**TASK STATEMENT**: Rewrite the material from the line that has "Does point 70,154" through the line that has "Answer: the tree", swapping "camera" for "lens" wherever it appears and keeping everything else the same. Leave out the pictures.

** start **

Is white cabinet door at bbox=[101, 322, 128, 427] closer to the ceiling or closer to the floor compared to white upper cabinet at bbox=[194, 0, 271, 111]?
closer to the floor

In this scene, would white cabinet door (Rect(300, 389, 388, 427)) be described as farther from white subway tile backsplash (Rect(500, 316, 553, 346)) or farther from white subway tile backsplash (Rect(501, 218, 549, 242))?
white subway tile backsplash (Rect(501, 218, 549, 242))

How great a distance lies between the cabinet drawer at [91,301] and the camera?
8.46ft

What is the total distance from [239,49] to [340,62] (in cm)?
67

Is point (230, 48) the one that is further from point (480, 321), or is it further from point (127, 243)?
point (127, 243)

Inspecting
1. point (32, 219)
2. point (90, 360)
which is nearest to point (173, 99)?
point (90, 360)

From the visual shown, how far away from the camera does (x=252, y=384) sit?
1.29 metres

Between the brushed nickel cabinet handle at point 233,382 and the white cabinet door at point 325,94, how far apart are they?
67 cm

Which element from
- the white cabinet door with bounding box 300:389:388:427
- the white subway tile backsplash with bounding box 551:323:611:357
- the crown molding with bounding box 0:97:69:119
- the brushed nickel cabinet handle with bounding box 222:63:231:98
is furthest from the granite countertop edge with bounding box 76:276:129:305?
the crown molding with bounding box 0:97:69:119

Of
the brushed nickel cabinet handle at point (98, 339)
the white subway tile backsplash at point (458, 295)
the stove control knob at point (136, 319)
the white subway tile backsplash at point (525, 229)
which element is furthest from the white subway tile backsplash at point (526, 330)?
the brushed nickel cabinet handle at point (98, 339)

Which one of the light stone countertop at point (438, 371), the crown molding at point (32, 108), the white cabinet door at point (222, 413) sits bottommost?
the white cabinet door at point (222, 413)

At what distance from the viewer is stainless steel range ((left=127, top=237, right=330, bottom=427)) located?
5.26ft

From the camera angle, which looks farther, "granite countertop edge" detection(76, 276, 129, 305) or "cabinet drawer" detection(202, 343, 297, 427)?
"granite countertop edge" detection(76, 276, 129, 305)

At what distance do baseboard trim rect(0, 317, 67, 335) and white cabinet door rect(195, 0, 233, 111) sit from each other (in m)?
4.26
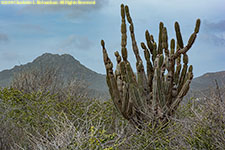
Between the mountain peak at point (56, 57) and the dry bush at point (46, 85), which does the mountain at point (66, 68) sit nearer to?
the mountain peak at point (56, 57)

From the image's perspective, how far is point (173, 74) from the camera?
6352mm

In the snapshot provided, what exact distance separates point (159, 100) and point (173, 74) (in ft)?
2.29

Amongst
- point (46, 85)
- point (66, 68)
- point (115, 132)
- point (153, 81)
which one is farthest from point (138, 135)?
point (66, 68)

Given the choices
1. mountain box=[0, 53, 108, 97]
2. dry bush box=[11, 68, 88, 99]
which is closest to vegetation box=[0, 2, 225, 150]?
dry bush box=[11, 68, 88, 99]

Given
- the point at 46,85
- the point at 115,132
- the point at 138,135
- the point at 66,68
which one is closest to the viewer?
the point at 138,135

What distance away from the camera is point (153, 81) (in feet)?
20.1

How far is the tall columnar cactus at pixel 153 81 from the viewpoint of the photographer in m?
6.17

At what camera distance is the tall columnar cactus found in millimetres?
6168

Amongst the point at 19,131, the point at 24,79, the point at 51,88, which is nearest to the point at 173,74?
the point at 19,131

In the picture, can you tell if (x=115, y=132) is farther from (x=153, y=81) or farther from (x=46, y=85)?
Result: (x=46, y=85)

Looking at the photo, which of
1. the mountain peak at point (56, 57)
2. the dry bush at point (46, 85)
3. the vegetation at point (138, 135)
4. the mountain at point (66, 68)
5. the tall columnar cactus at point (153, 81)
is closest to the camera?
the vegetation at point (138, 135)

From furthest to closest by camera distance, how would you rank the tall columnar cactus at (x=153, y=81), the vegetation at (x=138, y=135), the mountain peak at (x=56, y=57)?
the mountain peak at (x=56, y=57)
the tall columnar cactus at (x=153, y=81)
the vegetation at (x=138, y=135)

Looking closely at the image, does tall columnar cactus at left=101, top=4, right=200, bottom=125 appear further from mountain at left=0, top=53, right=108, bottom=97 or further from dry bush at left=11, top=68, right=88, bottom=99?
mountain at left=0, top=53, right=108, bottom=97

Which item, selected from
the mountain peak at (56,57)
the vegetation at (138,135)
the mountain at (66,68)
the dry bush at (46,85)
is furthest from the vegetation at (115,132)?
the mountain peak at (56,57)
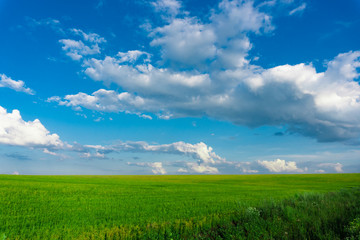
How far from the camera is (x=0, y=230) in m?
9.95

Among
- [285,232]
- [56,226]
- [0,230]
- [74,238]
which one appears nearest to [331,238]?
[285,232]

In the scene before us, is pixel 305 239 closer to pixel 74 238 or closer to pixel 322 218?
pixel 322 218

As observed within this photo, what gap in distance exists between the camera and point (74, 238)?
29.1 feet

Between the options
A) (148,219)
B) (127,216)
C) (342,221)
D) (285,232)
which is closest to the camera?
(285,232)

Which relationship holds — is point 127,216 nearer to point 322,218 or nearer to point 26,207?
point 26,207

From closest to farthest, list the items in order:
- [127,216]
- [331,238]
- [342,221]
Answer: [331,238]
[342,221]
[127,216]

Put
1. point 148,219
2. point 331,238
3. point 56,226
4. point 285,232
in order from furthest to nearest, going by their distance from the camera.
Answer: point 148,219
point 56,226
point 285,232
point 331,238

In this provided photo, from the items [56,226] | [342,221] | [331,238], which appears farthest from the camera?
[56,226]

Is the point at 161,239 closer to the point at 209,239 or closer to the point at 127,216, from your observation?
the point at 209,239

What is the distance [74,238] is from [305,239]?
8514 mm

** end **
** start **

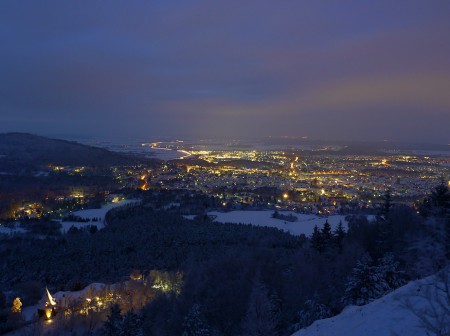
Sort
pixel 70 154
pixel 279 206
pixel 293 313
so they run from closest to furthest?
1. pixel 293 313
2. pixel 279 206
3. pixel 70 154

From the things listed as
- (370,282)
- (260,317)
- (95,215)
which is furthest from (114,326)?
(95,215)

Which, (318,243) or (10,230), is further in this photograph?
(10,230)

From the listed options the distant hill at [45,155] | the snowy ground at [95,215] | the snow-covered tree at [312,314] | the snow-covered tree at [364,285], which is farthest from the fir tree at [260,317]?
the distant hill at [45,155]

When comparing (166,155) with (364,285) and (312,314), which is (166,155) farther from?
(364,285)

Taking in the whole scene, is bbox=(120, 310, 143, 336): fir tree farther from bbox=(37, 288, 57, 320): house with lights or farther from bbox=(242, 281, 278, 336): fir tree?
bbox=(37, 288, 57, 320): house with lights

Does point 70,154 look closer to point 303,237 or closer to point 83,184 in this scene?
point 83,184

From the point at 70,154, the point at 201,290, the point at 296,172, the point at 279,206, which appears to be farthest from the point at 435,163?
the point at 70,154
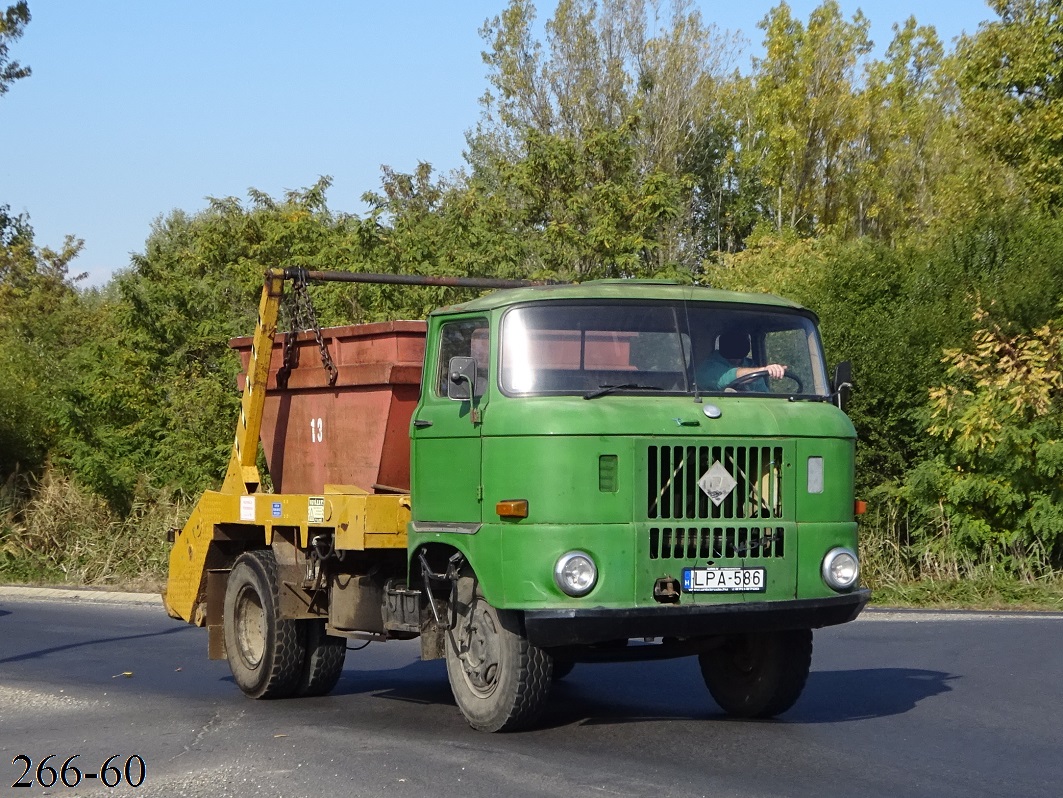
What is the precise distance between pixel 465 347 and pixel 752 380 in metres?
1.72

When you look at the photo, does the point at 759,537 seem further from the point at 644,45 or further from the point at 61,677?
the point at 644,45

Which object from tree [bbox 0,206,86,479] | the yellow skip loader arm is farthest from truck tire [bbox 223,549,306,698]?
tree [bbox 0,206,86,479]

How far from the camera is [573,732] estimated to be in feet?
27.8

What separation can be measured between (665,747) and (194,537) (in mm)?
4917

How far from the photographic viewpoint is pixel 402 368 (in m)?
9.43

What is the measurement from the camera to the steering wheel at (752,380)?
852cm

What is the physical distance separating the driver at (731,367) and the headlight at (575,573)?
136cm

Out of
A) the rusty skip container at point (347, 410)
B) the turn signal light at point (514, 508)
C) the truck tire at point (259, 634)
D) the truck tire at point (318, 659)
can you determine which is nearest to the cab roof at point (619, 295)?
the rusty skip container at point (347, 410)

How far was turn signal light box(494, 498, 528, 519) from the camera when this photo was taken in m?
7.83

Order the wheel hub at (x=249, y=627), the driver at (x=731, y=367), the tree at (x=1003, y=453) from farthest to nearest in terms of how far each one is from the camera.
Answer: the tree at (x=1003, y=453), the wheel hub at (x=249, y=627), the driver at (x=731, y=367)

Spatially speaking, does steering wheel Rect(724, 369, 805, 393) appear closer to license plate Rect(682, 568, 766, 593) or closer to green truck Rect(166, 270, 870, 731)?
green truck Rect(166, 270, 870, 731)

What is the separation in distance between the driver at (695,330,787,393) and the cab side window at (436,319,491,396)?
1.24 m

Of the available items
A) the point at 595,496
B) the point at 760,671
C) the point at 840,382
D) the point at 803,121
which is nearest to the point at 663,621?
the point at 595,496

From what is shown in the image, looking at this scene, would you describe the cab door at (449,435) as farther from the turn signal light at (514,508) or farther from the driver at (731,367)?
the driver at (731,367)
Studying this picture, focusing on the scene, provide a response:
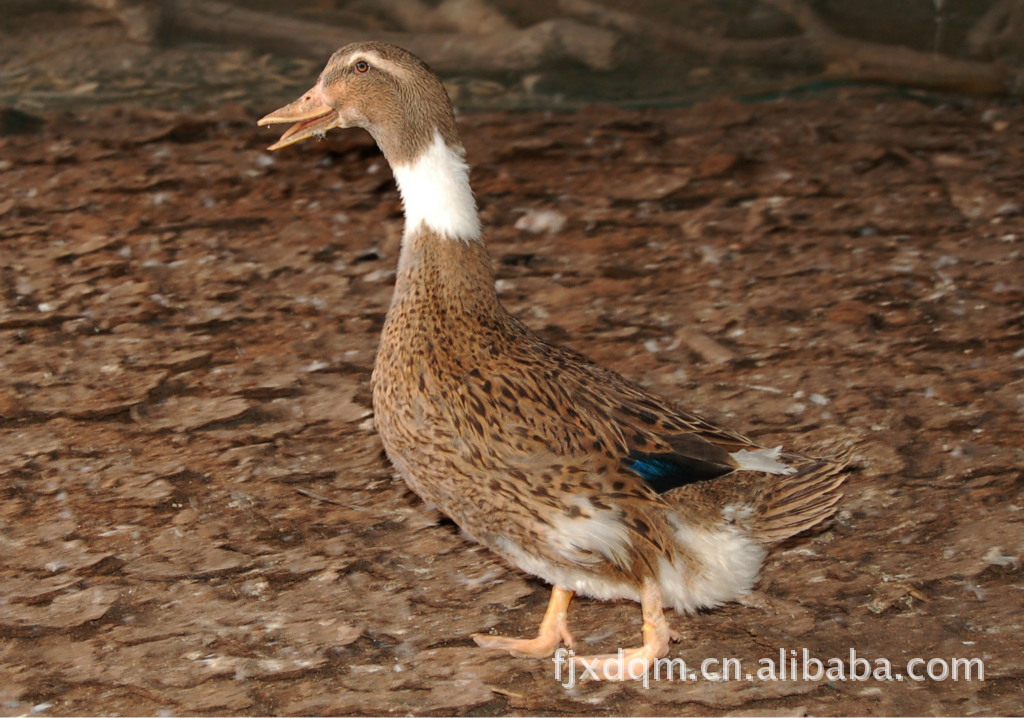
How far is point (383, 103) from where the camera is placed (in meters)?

** end **

**OUTPUT OF THE TASK**:
Does point 70,154 look closer to point 303,237 or closer to point 83,184 in this scene?
point 83,184

From the point at 70,154, the point at 201,290, the point at 296,172, the point at 279,206, which appears to be farthest from the point at 435,163?
the point at 70,154
What is the precise distance between pixel 465 347 and pixel 752 380 in metres?
1.72

When you look at the photo, does the point at 759,537 seem further from the point at 644,45 or further from the point at 61,677?
the point at 644,45

Which object from tree [bbox 0,206,86,479] | the yellow skip loader arm is farthest from truck tire [bbox 223,549,306,698]?
tree [bbox 0,206,86,479]

How far from the lens is [573,732] estimated to be in feet?
27.8

What separation can be measured between (665,747) and (194,537) (in mm)?
4917

How far from the photographic viewpoint is pixel 402 368 (in m)?
9.43

What is the measurement from the lens to the steering wheel at (752,380)?
852cm

What is the physical distance separating the driver at (731,367) and the headlight at (575,573)?
136cm

Out of
A) the rusty skip container at point (347, 410)
B) the turn signal light at point (514, 508)
C) the truck tire at point (259, 634)
D) the truck tire at point (318, 659)
can you determine which is nearest to the cab roof at point (619, 295)?
the rusty skip container at point (347, 410)

How far was turn signal light box(494, 498, 528, 519) from the lens when this photo was taken in m?
7.83

Order the wheel hub at (x=249, y=627), the driver at (x=731, y=367), the tree at (x=1003, y=453) from farthest to nearest in terms of how far each one is from the lens.
Answer: the tree at (x=1003, y=453), the wheel hub at (x=249, y=627), the driver at (x=731, y=367)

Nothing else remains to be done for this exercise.